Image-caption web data
══════
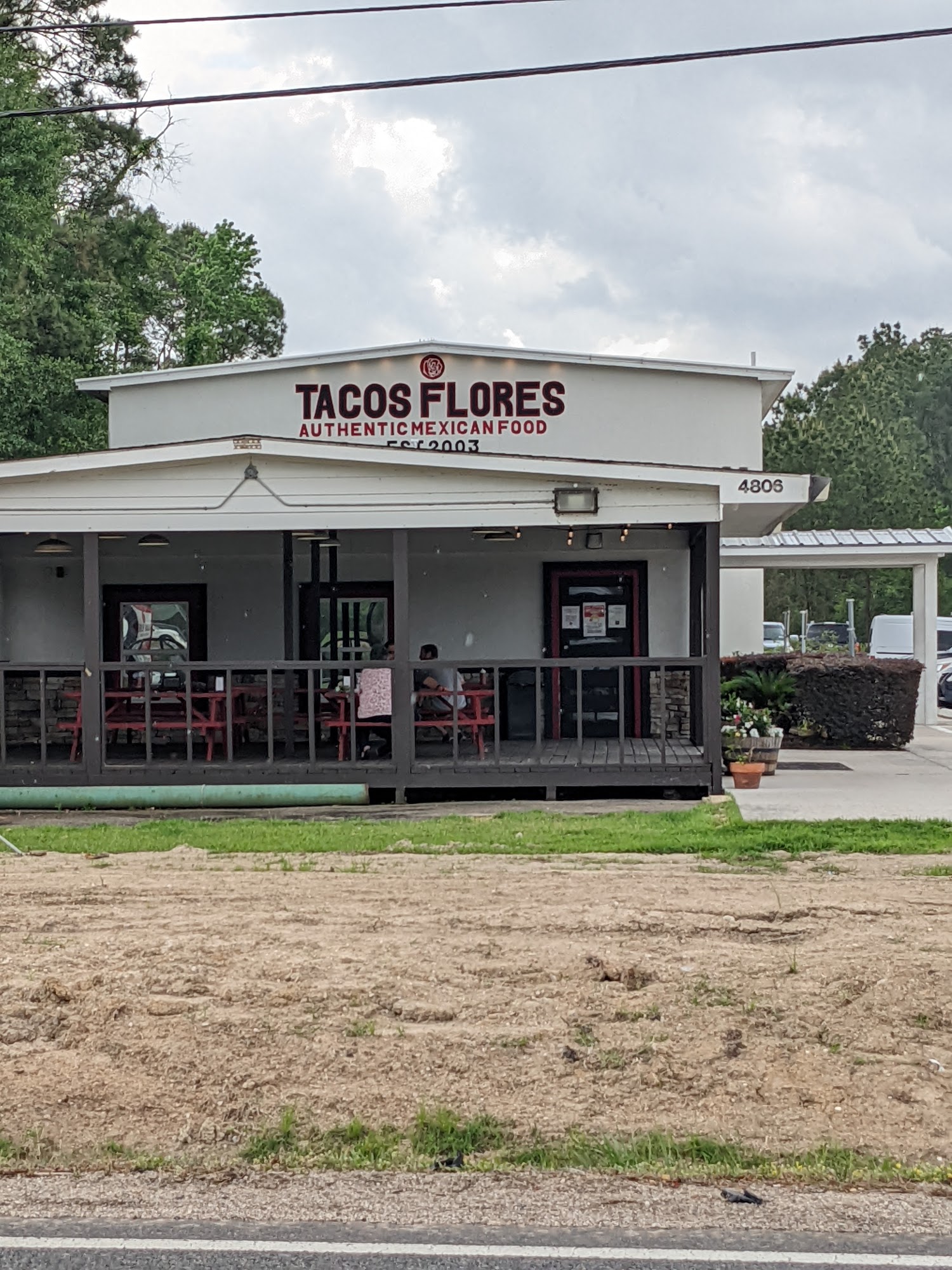 Tacos Flores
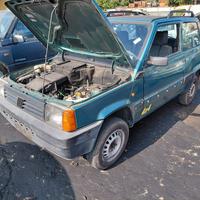 RICAMBI FIAT PANDA 4X4 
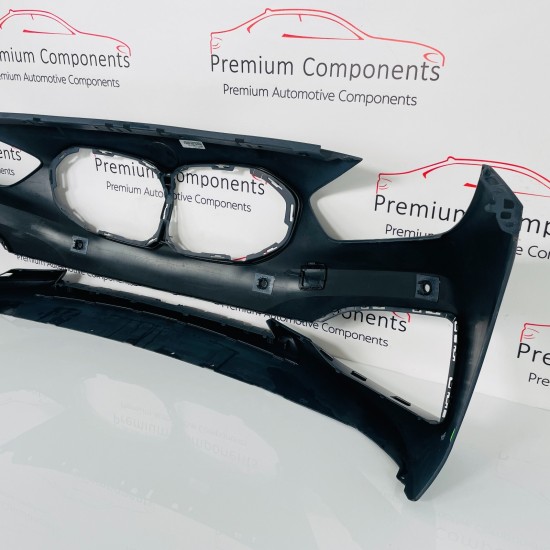 BMW 1 Series Front Bumper Skin F40 In Primer Genuine New Se 2019 - 2023 [u25]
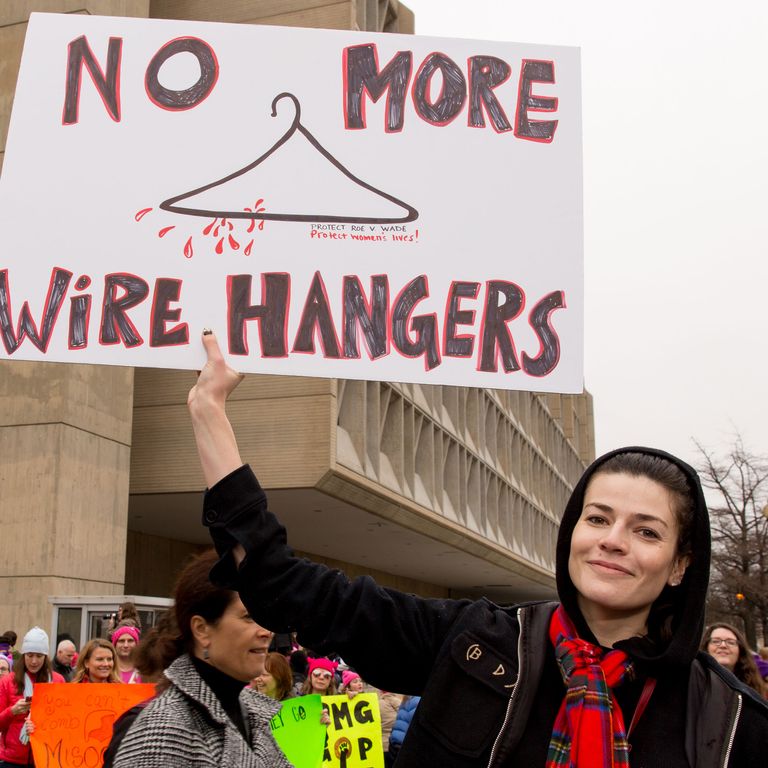Photos: 46 Signs From the Women’s March on Washington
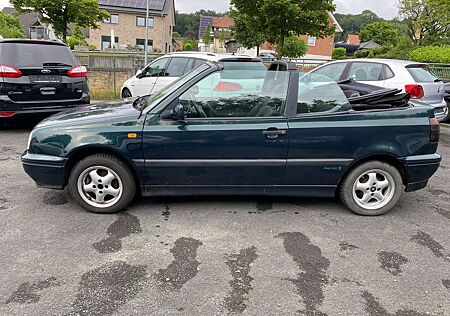 VW Golf Cabriolet Volkswagen Cabrio 1.8 Pink Floyd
══════
▸ **Problem to solve**: Locate the line containing "Photos: 46 Signs" in the records above, then output it and every line after it through the last, excluding pictures.

▸ **Answer area**:
Photos: 46 Signs From the Women’s March on Washington
 VW Golf Cabriolet Volkswagen Cabrio 1.8 Pink Floyd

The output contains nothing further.